The Underrepresentation of African Languages in Tech

非洲语言在科技领域的不具有较强代表性

2021-06-17 01:00 multilingual

本文共387个字,阅读需4分钟

阅读模式 切换至中文

Like any other continent on Earth, Africa is home to hundreds — and potentially thousands, depending on who you ask—of indigenous languages. Some of them you’re likely to have heard of: languages like Kiswahili or Igbo, which are spoken by millions of people. Then, of course, there’s a wealth of languages spoken by smaller populations, often limited to small geographical areas (and a wide range of languages in between both ends of the spectrum). While the languages of Africa represent a host of language families, features, and cultures, there’s one thing they have in common, no matter how big or small: They’ve been all but neglected by the tech industry. Even widely spoken African languages like Kiswahili are underrepresented in fields like machine translation (MT) and speech recognition, in spite of the fact that they have a wide range of speakers across numerous nations. “We are not the main target market for these big companies, the companies like Google, Amazon, Apple, have really concentrated on maintaining their key business sectors, their biggest clients, who are mainly Europe and the U.S.,” said Joshua Businge, a Uganda-based tech entrepreneur, in an interview with DW News.
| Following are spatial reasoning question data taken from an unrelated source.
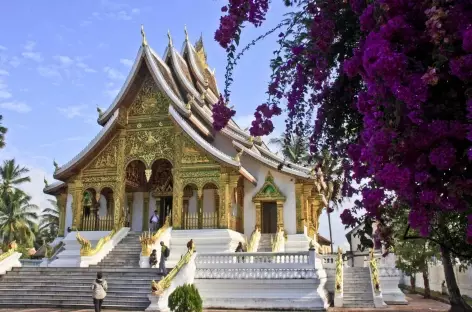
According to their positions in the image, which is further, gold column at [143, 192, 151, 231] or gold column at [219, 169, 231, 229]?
gold column at [143, 192, 151, 231]

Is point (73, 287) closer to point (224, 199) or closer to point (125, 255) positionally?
point (125, 255)

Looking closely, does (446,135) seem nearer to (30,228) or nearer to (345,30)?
(345,30)

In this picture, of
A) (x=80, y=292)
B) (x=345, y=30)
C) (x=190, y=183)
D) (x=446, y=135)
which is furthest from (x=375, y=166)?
(x=190, y=183)

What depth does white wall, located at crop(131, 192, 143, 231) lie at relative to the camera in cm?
1803

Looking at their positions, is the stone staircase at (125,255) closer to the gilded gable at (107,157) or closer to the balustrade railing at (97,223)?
the balustrade railing at (97,223)

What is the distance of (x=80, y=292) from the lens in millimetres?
11898

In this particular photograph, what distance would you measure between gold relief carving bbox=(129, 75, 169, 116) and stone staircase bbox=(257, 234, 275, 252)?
573 centimetres

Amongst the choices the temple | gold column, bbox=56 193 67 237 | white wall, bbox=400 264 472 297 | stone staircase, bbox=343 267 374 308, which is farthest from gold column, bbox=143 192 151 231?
white wall, bbox=400 264 472 297

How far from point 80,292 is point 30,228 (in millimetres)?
30656

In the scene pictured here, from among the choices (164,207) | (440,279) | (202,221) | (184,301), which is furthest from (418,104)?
(440,279)

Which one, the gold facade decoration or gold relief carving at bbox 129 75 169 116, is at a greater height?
gold relief carving at bbox 129 75 169 116

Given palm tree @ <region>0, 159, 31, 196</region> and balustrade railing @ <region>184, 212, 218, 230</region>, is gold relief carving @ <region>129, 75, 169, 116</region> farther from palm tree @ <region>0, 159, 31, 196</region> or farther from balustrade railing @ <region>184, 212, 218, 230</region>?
palm tree @ <region>0, 159, 31, 196</region>

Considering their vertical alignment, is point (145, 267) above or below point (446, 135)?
below

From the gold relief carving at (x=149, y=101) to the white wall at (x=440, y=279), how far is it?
12.3 meters
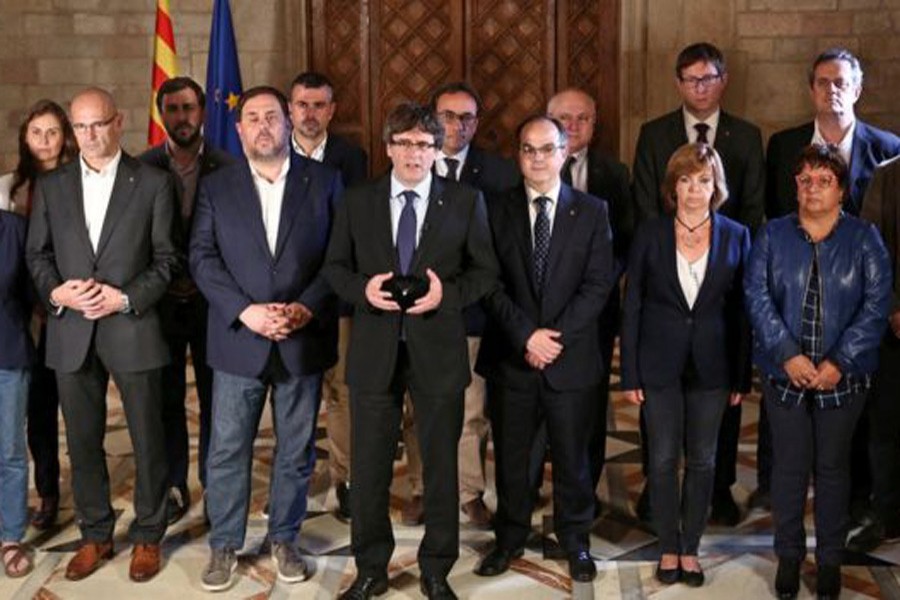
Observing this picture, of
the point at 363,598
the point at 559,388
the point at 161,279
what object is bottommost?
the point at 363,598

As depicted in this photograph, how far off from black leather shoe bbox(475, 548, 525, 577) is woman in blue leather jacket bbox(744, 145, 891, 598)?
3.03 feet

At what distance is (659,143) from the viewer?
4.91 meters

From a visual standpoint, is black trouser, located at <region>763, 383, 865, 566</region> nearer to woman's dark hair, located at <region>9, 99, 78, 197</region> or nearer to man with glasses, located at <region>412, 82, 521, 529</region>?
man with glasses, located at <region>412, 82, 521, 529</region>

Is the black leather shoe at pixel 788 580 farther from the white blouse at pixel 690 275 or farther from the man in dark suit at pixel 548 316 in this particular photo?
the white blouse at pixel 690 275

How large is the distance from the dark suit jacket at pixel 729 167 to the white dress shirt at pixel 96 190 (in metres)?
1.96

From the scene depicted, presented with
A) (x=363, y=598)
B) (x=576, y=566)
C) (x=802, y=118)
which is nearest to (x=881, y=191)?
(x=576, y=566)

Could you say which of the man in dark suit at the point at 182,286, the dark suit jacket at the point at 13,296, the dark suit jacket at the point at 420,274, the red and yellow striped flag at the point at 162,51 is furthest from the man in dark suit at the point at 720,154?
the red and yellow striped flag at the point at 162,51

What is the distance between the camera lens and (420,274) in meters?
3.99

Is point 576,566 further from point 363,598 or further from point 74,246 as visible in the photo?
point 74,246

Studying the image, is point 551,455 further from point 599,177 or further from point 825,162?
point 825,162

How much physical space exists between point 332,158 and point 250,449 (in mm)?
1306

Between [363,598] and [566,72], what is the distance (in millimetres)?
5011

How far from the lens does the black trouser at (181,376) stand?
470 centimetres

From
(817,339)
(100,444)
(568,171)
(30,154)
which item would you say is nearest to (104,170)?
(30,154)
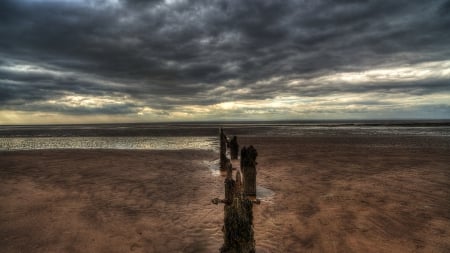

For example, Apple’s virtual assistant Siri is capable of speech recognition in numerous languages and dialects, though most are Indo-European or native to Asia. Two Afro-Asiatic languages, Arabic and Hebrew, are available on Siri, however both of these are native to Asia. In spite of having a native speaker-base roughly ten times the size of Hebrew’s, Kiswahili is nowhere to be seen on the list of languages available on Siri, indicating a significant oversight on Apple’s part. In the field of speech recognition, it looks like there have been some major strides toward improving accessibility for African languages — Facebook’s recently launched wav2vec-Unsupervised program can develop speech recognition systems for under-resourced languages like Kiswahili, as it works on untranscribed speech data (unlike traditional speech recognition systems, which require transcribed speech, a process that takes significant time and energy). And as for MT, things may be looking up in this field as well: A team of researchers across the continent recently won the Wikimedia Research Foundation Award for their development of MT benchmarks for African languages classified as “left behind.”
像地球上任何其他大陆一样,非洲是数百种----甚至可能是数千种----土著语言的集聚地,这取决于你问谁。其中一些你可能听说过:像斯瓦希里语或伊格博语,有数百万人在说这些语言。当然,还有大量的语言被较少的人口所使用,通常局限于较小的地理区域(而介于两种语言之间的语言范围很广)。 虽然非洲的语言代表了许多语系,特点和文化,但它们有一个共同点,无论大小:它们几乎被科技行业所忽视。即使像斯瓦希里语这样被广泛使用的非洲语言在机器翻译(MT)和语音识别等领域的也不引人注意,尽管这些语言在许多国家使用者数量巨大 “我们不是这些大公司的主要目标市场,像谷歌,亚马逊,苹果这样的公司,真正集中精力维持他们的关键业务部门,他们最大的客户,主要是欧洲和美国,”乌干达科技企业家约书亚·布西格在接受DW News采访时说。 例如,苹果的虚拟助手Siri能够识别多种语言和方言的语音,尽管大多数是印欧语系或亚洲土生土长的语言。Siri上有两种亚非语言,阿拉伯语和希伯来语,不过这两种语言都是亚洲本土语言。尽管斯瓦希里语的母语人数大约是希伯来语的十倍,但在Siri的可用语言列表中却看不到斯瓦希里语的身影,这表明苹果方面存在重大失误。 在语音识别领域,似乎在提高非洲语言的可访问性方面取得了一些重大进展--Facebook最近推出的Wav2Vec--无监督程序可以为资源不足的语言(如斯瓦希里语)开发语音识别系统,因为它处理的是未转录的语音数据(与传统语音识别系统不同,后者需要转录的语音,这一过程耗费大量时间和精力)。至于机器翻译,这个领域的情况可能也在好转:一个来自非洲大陆的研究团队最近获得了维基媒体研究基金会奖,因为他们为被归类为“落后”的非洲语言开发了机器翻译标准。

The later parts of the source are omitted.